Literature &Poetry Entropy | 23 Nov 2008
The Joy of Writing
I’ve once again returned to Szymborska’s Poem. This is one of her signature poems where she playfully investigates the nature of the poetic imagination. It muses about the relationship between words & things, and illuminates the character of poetic making..
As such this my fifth post on her work..
Why does this written doe bound through these written woods?
For a drink of written water from a spring
whose surface will xerox her soft muzzle?
Why does she lift her head; does she hear something?
Perched on four slim legs borrowed from the truth,
she pricks up her ears beneath my fingertips.
Silence – this word also rustles across the page
and parts the boughs
that have sprouted from the word “woods.”
Lying in wait, set to pounce on the blank page,
are letters up to no good,
clutches of clauses so subordinate
they’ll never let her get away.
Each drop of ink contains a fair supply
of hunters, equipped with squinting eyes behind their sights,
prepared to swarm the sloping pen at any moment,
surround the doe, and slowly aim their guns.
They forget that what’s here isn’t life.
Other laws, black on white, obtain.
The twinkling of an eye will take as long as I say,
and will, if I wish, divide into tiny eternities,
full of bullets stopped in mid-flight.
Not a thing will ever happen unless I say so.

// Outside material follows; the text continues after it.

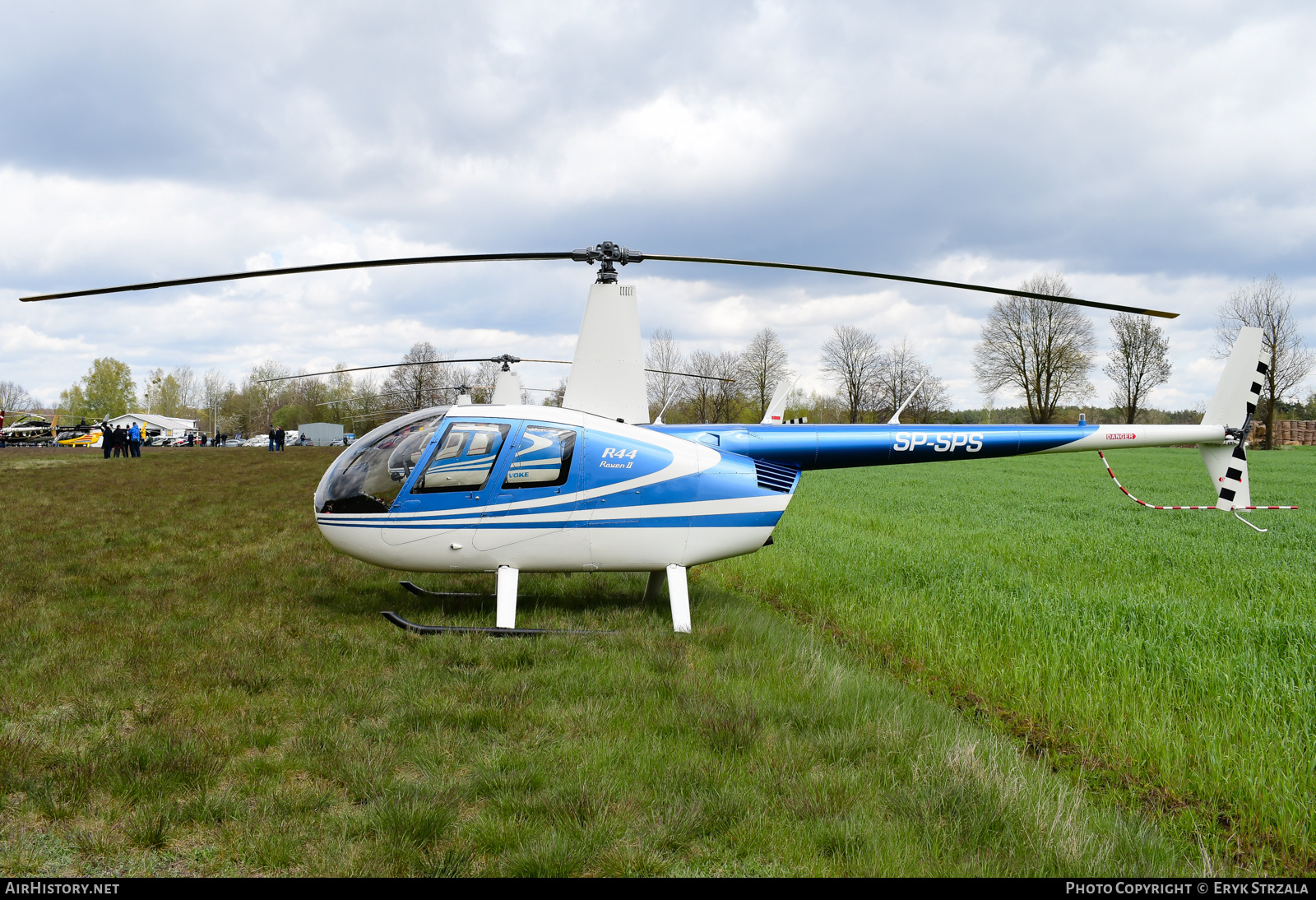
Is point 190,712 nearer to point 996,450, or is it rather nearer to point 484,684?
point 484,684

Without my blessing, not a leaf will fall,
not a blade of grass will bend beneath that little hoof’s full stop.
Is there then a world
where I rule absolutely on fate?
A time I bind with chains of signs?
An existence become endless at my bidding?
The joy of writing.
The power of preserving.
Revenge of a mortal hand.
From “No End of Fun”, 1967
Translated by S. Baranczak & C. Cavanagh
© Wislawa Szymborska, S. Baranczak & C. Cavanagh

on 24 Nov 2008 at 1:26 pm 1.michele roohani said …
“The joy of writing.
The power of preserving.
Revenge of a mortal hand.”
how powerful…just a few words and a big smile forms on my face like every time that i read something meaningful, i am vitalized by it— even on my quiet days.
“Like a prolonged hesitation between poem and prose, the song of a flute in the evening.”